Our Lady Star of the Sea Catholic church is located at 181-185 Goondoon street (south-west corner with Herbert Street). It has an adjoining school. It is the third Catholic church to be built in Gladstone.

The first Catholic church in Gladstone was St Mary's Church in Auckland Street. It was opened on 1 March 1874 by the Rev. Dean Murlay, but did not have a resident priest until 1885. However, in 1902, the land was resumed to build a new railway line between Gladstone and Rockhampton.

A site of 2 acre bounded by Goondoon Street, Herbert Street and Glenlyon Road was purchased with a plan to build a precinct to eventually comprise a church, a school, a convent and a monastery. The monastery would serve as both a presbytery and a sanitorium for missionaries working in the Pacific islands. The architects for the new church and school were Eaton and Bates; the builders were Robinson & Freeman. The new church was opened on 19 January 1902 by the Bishop of Rockhampton, Joseph Higgins.

A larger church was required to meet the growing parish, leaving to the current church being built in 1924 at a cost of £2700. The foundation stone was laid on 13 April 1924 by the Bishop of Rockhampton, Rev. Joseph Sheil. It was officially opened on 16 November 1924. The second church continued to be used as part of the school.

In the cyclone of 2 March 1949, the convent and school were destroyed but the church survived.

== Education ==
Gladstone Central State School is a government primary (Prep-6) school for boys and girls at 74 Auckland Street. In 2017, the school had an enrolment of 342 students with 24 teachers (22 full-time equivalent) and 16 non-teaching staff (12 full-time equivalent). In 2018, the school had an enrolment of 356 students with 25 teachers (23 full-time equivalent) and 16 non-teaching staff (11 full-time equivalent). It includes a special education program.

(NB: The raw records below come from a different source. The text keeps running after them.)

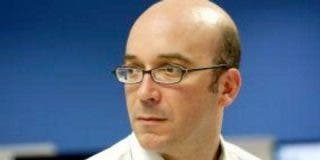 Oriol Soler deja la presidencia diario independentista catalán 'Ara'
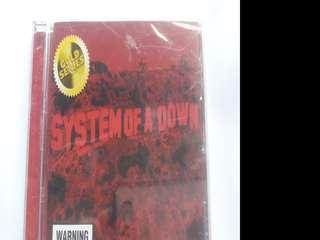 System of a Down Toxicity CD Album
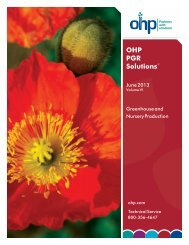 PGR Solutions - OHP, Inc.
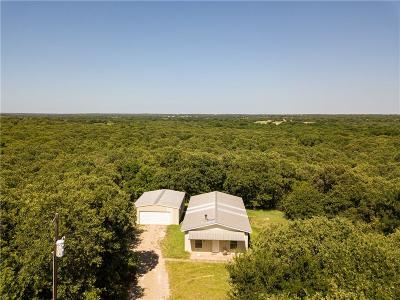 Archer County, Baylor County, Clay County, Jack County, Throckmorton County, Wichita County, Wise County Single Family Home For Sale: 223 County Road 3471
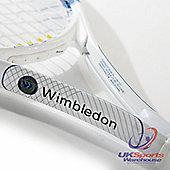 Prince Wimbledon Blue Edition Tennis Racket UK 3 / USA 4 3/8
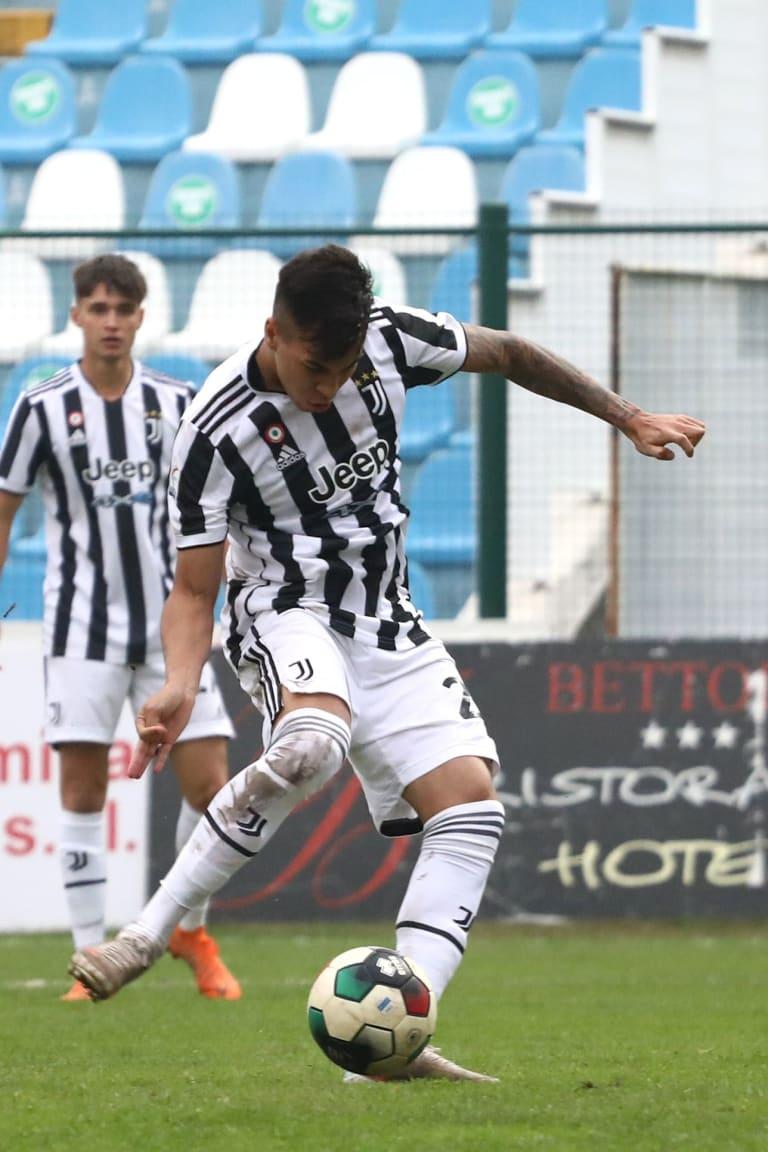 Under 23   Kaio Jorge e Pecorino in gol: 2-2 contro l'AlbinoLeffe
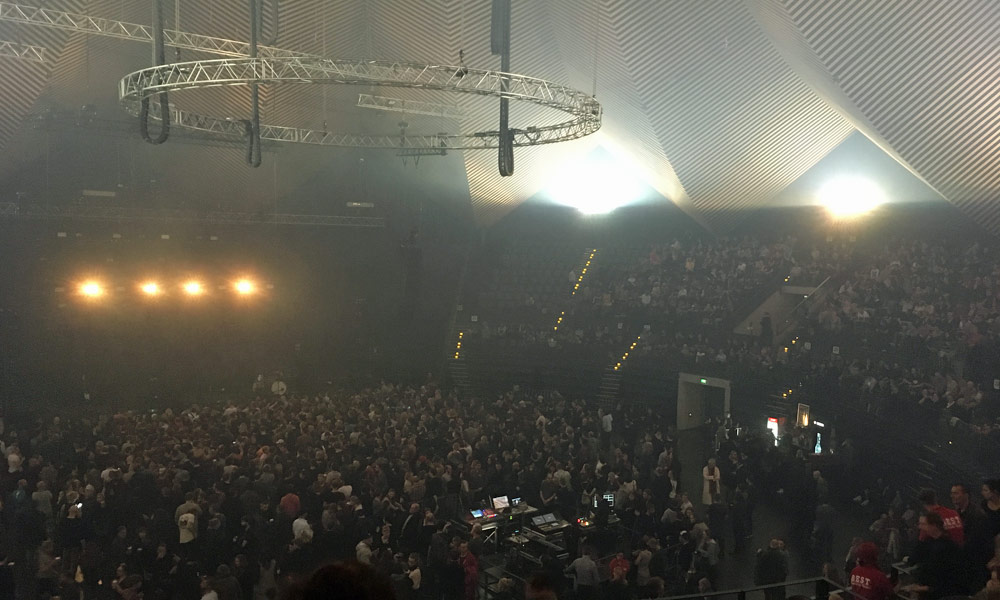 Vor dem Konzert von Sigur Rós im Tempodrom, 2017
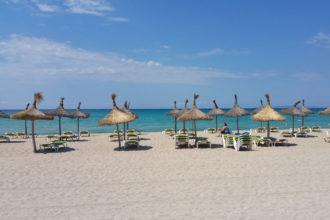 Wrack an der Playa de Palma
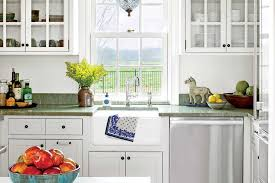 Small Picture Southern living kitchen ideas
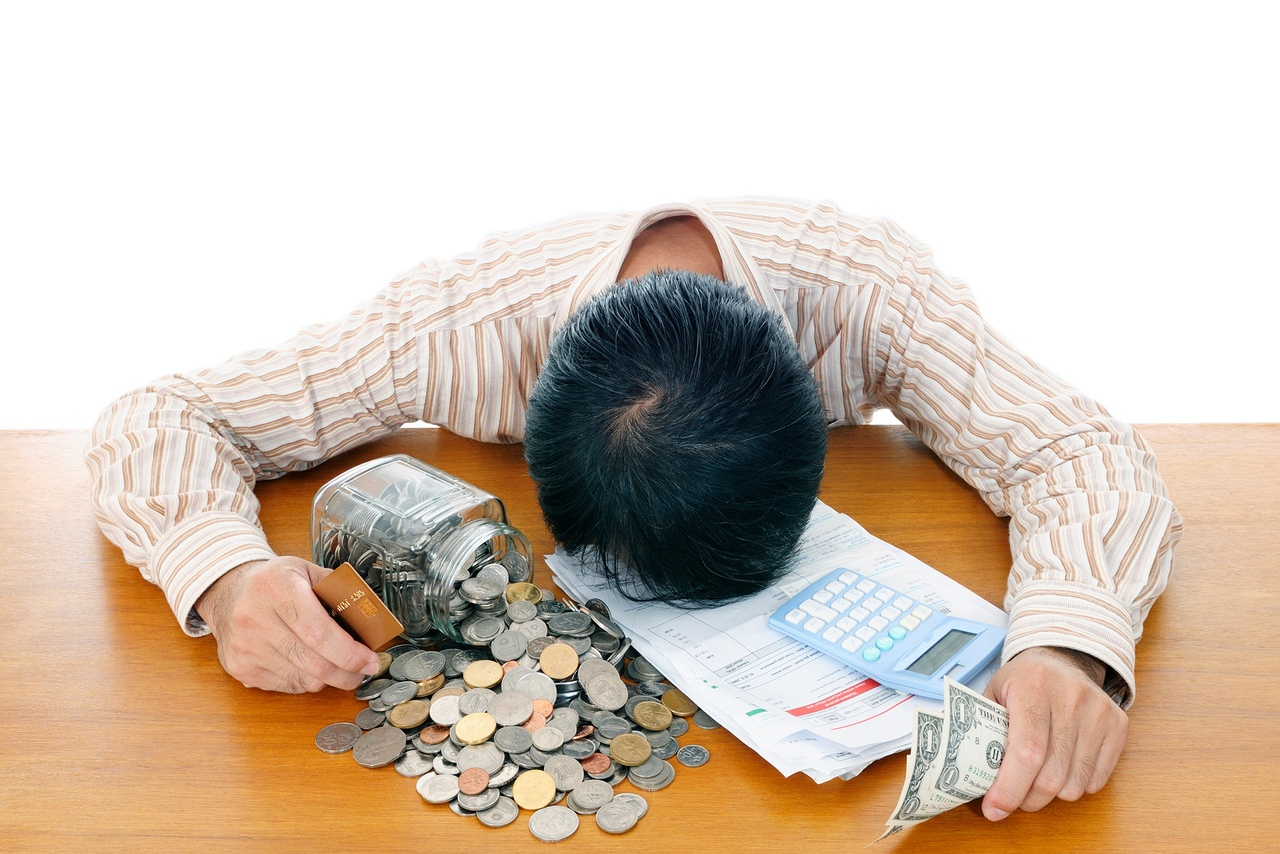 Если у вас нет денег… или что делать заемщику, если он не может отдать долг банку?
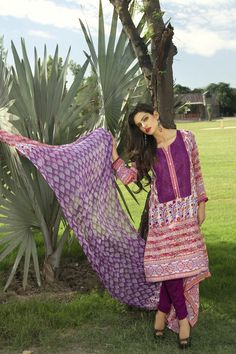Show details for Fuchsia and Orange Lawn Kameez with Trousers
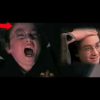 (Fehler)…FILM HARRY POTTER ( SEHR INTRESSANT )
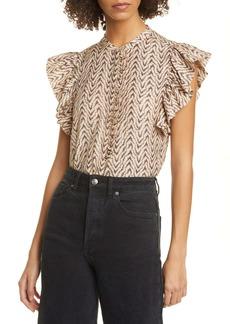 Joie Gabriana Flutter Sleeve Cotton & Silk Top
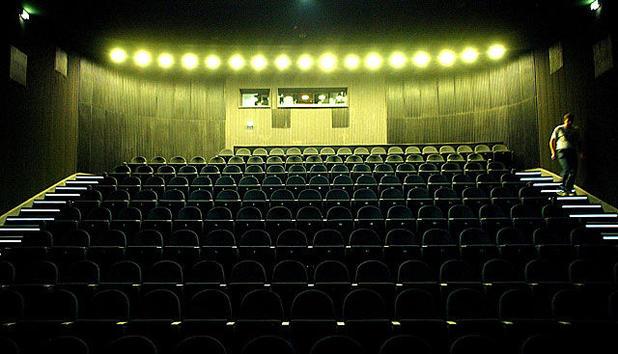 Wien Kinolandschaft Im Umbruch Newsat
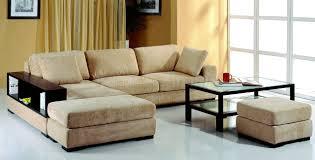 considering microfiber sectional sofa. Considering Microfiber Sectional Sofa   LispIri.com ~ Home Trends Magazine Online F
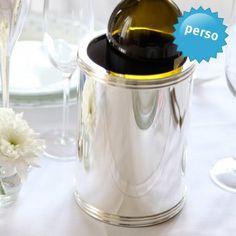 #wedding #gift #hochzeit #flaschenkuehler #bottlecooler Personalisierbarer Flaschenkühler versilbert. Personalizable Bottle Cooler.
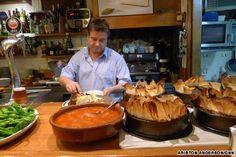 La Vina San Sebastian Spain | San Sebastian's amazing Michelin street dining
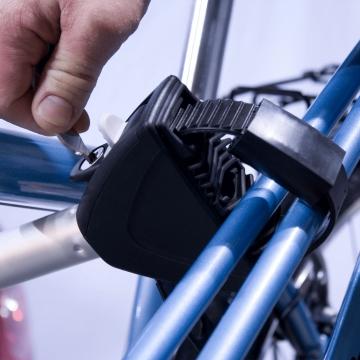 Fahrradträger ATERA Strada DL 2 - (abklappbar)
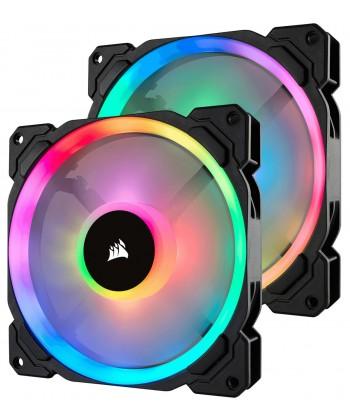 CORSAIR - Kit 2 x LL140 Ventola Led RGB 140mm PWM + controller Lighting Node Pro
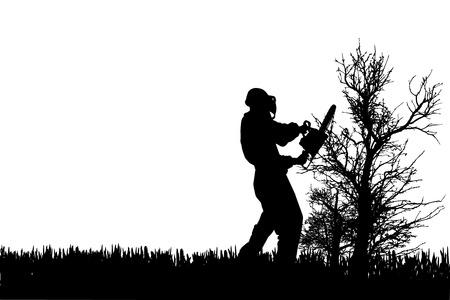 Vector Silhouette von Menschen, die im Garten zu arbeiten. Standard-Bild - 29241836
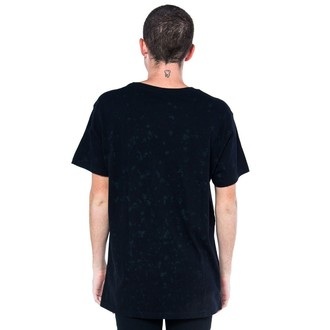 tričko pánské IRON FIST - WHATEVS - BLACK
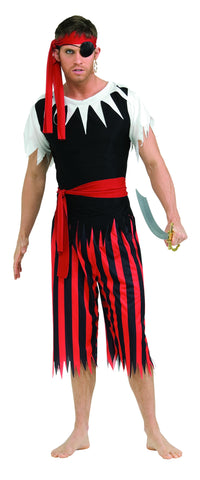 COSTUME - PIRATE MAN ADULT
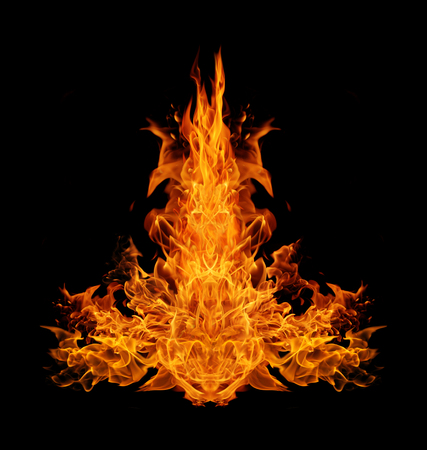 Abstract  Fire flames on black background Stock Photo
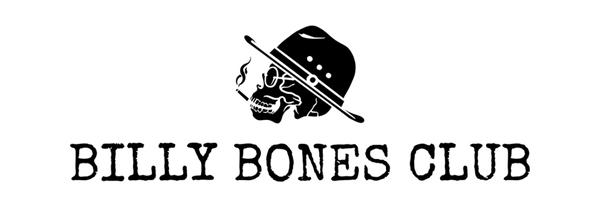 2f6e63fb6ae67 Billy Bones Club  NEW HATS! Baddest Summer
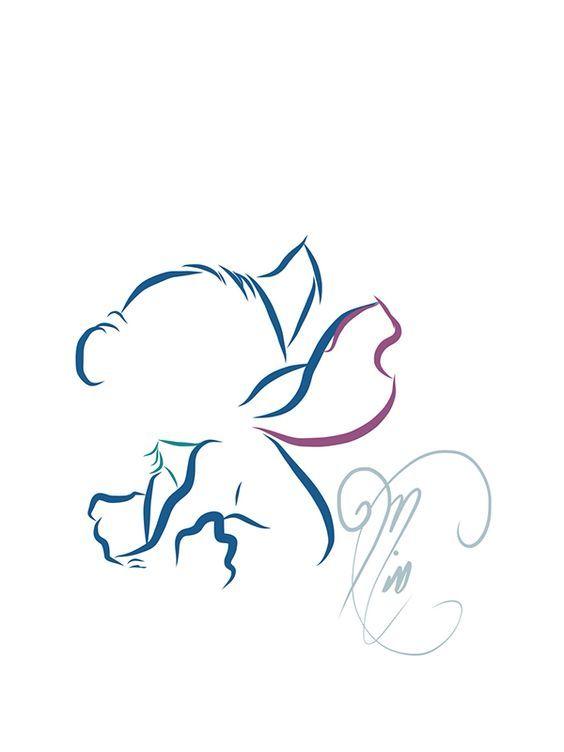 Tattoo line art - Disney or Disney inspired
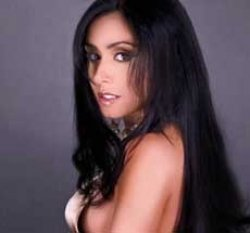 Indian-American actress diagnosed with breast cancer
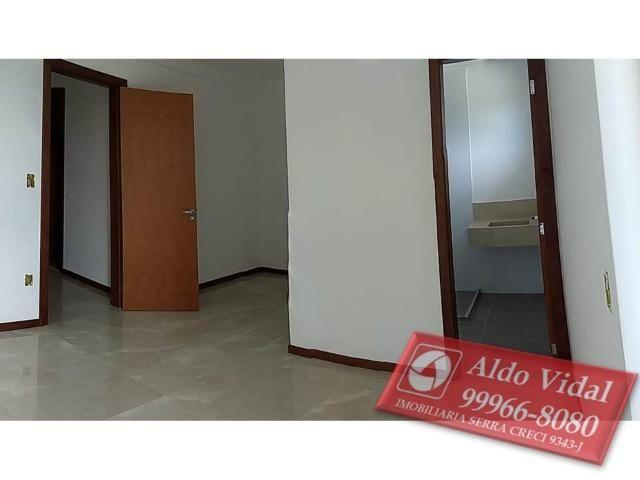 ARV 91 Duplex 3 Qrtos, Médio Padrão, Área gourmet com Churrasqueira, Amplo Quintal, Morada - Foto 12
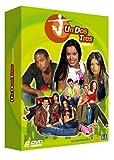 echange, troc Un, dos, tres : L'intégrale saison 5 - Coffret 6 DVD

Star of the Sea Catholic Primary School is a Catholic primary (Prep-6) school for boys and girls at 181 Goondoon Street. In 2018, the school had an enrolment of 261 students with 24 teachers (17 full-time equivalent) and 17 non-teaching staff (9 full-time equivalent).

There are no secondary schools in Gladstone Central. The nearest government secondary school is Gladstone State High School in West Gladstone to the south.